In mattinata, 23 settembre, un detenuto ha dato improvvisamente in escandescenza ed ha rotto il televisore che aveva in cella.

Il personale di Polizia Penitenziaria, immediatamente intervenuto, lo invitava a raccogliere i resti del televisore: questi, anziché provvedere, ha colpito alcuni poliziotti con il manico della scopa ed uno con un morso.

Tutto ciò è sintomatico della grave carenza di sicurezza dovuta sempre alla scarsa presenza di personale. Fino a quando la polizia penitenziaria deve subire queste aggressioni?”

Così in una nota il Sappe, sindacato autonomo Polizia Penitenziaria.

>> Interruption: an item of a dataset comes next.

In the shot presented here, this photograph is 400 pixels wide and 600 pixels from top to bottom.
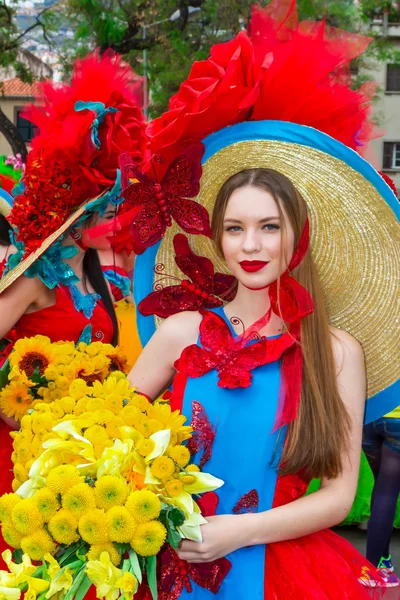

Donato Capece, segretario generale, esprime solidarietà ai poliziotti contusi e denuncia: “Registriamo l’ennesimo episodio di violenza nei confronti di personale appartenente al Corpo in servizio nelle Marche. I detenuti evidentemente sono convinti non di essere in carcere a scontare una pena ma in un albergo, dove possono fare ciò che preferiscono. Ed è grave che la recrudescenza degli eventi critici in carcere si è concretizzata proprio quando sempre più carceri hanno introdotto la vigilanza dinamica ed il regime penitenziario ‘aperto’, ossia con i detenuti più ore al giorno liberi di girare per le Sezioni detentive con controlli sporadici ed occasionali della Polizia Penitenziaria”.